Short problem: Please print all the records below word for word, without changing anything.

Data in this exercise:
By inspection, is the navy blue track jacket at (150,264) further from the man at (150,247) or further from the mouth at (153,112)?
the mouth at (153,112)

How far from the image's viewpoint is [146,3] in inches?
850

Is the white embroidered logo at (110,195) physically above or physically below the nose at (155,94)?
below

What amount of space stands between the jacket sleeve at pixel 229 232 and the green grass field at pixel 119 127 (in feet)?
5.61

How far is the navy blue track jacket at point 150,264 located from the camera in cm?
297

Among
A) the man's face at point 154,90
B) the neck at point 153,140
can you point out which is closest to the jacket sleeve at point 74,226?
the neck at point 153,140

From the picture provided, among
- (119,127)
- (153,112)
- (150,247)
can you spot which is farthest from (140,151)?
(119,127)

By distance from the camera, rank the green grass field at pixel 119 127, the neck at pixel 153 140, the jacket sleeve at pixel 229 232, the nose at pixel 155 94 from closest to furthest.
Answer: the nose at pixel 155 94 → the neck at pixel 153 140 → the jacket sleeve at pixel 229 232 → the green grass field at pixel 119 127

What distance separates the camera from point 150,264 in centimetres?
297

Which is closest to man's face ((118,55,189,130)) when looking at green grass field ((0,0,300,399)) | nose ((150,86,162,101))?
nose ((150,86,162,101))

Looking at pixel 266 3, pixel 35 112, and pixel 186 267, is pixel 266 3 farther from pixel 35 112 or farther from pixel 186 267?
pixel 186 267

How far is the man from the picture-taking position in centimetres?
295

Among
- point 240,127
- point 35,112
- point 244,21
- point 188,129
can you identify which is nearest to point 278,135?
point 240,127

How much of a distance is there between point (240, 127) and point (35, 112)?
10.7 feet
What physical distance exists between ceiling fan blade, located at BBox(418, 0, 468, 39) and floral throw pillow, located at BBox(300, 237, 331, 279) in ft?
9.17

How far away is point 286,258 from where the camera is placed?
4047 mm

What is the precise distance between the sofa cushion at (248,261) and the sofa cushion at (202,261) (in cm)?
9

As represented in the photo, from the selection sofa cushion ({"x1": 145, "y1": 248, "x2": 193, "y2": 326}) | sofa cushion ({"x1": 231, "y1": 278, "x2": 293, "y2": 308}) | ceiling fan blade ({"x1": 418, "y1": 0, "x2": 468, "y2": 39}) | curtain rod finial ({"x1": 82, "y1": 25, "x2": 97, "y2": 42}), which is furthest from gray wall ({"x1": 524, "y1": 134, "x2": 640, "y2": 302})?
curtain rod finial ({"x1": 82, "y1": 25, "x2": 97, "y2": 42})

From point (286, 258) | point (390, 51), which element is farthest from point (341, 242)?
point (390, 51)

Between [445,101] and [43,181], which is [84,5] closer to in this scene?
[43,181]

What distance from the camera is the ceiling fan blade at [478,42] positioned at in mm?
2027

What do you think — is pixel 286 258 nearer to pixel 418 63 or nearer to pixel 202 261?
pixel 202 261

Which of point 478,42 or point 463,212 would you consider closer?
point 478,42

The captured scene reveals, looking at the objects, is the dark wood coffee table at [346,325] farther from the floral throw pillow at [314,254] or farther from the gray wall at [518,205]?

Solution for this problem:
By inspection, is the navy blue track jacket at (150,264) further from the man at (150,247) or further from the mouth at (153,112)?
the mouth at (153,112)

How far from the image's viewpoint is [146,3] in inches?
850

Is the white embroidered logo at (110,195) physically above or physically below the nose at (155,94)?
below

What amount of space stands between the jacket sleeve at pixel 229 232 and the green grass field at pixel 119 127 (in feet)?
5.61

How far is the navy blue track jacket at point 150,264 located from the camera in cm?
297

Among
A) the man's face at point 154,90
B) the neck at point 153,140
can you point out which is closest to the jacket sleeve at point 74,226?
the neck at point 153,140

From the picture provided, among
- (119,127)
- (153,112)
- (150,247)
can you spot which is farthest from (140,151)?
(119,127)

By distance from the camera, rank the green grass field at pixel 119 127, the neck at pixel 153 140, the jacket sleeve at pixel 229 232, the nose at pixel 155 94 from closest to furthest.
Answer: the nose at pixel 155 94 → the neck at pixel 153 140 → the jacket sleeve at pixel 229 232 → the green grass field at pixel 119 127

What distance separates the camera from point 150,264 in centimetres?
297

Which is closest to man's face ((118,55,189,130)) when looking at green grass field ((0,0,300,399)) | nose ((150,86,162,101))?
nose ((150,86,162,101))

Looking at pixel 266 3, pixel 35 112, and pixel 186 267, is pixel 266 3 farther from pixel 35 112 or farther from pixel 186 267?
pixel 186 267

How far is the man from the picture-taking position in centimetres?
295

Among
- point 240,127
- point 35,112
- point 244,21
- point 188,129
can you identify which is nearest to point 278,135?
point 240,127

How much of a distance is there between point (240, 127) and point (35, 112)?
10.7 feet
What physical distance exists between ceiling fan blade, located at BBox(418, 0, 468, 39) and floral throw pillow, located at BBox(300, 237, 331, 279) in ft?
9.17

How far away is point 286,258 from where the camera is placed?
4047 mm

What is the precise distance between the sofa cushion at (248,261) and the sofa cushion at (202,261) (in cm)?
9

As represented in the photo, from the selection sofa cushion ({"x1": 145, "y1": 248, "x2": 193, "y2": 326}) | sofa cushion ({"x1": 231, "y1": 278, "x2": 293, "y2": 308}) | ceiling fan blade ({"x1": 418, "y1": 0, "x2": 468, "y2": 39}) | curtain rod finial ({"x1": 82, "y1": 25, "x2": 97, "y2": 42}), which is furthest from gray wall ({"x1": 524, "y1": 134, "x2": 640, "y2": 302})?
curtain rod finial ({"x1": 82, "y1": 25, "x2": 97, "y2": 42})

From point (286, 258) | point (390, 51), which element is farthest from point (341, 242)?
point (390, 51)

Between [445,101] and [43,181], which is [84,5] closer to in this scene?
[43,181]

What distance from the camera is the ceiling fan blade at [478,42] positioned at in mm?
2027

What do you think — is pixel 286 258 nearer to pixel 418 63 or nearer to pixel 202 261?
pixel 202 261

Which of point 478,42 or point 463,212 would you consider closer?
point 478,42

The captured scene reveals, looking at the objects, is the dark wood coffee table at [346,325] farther from the floral throw pillow at [314,254] or farther from the gray wall at [518,205]?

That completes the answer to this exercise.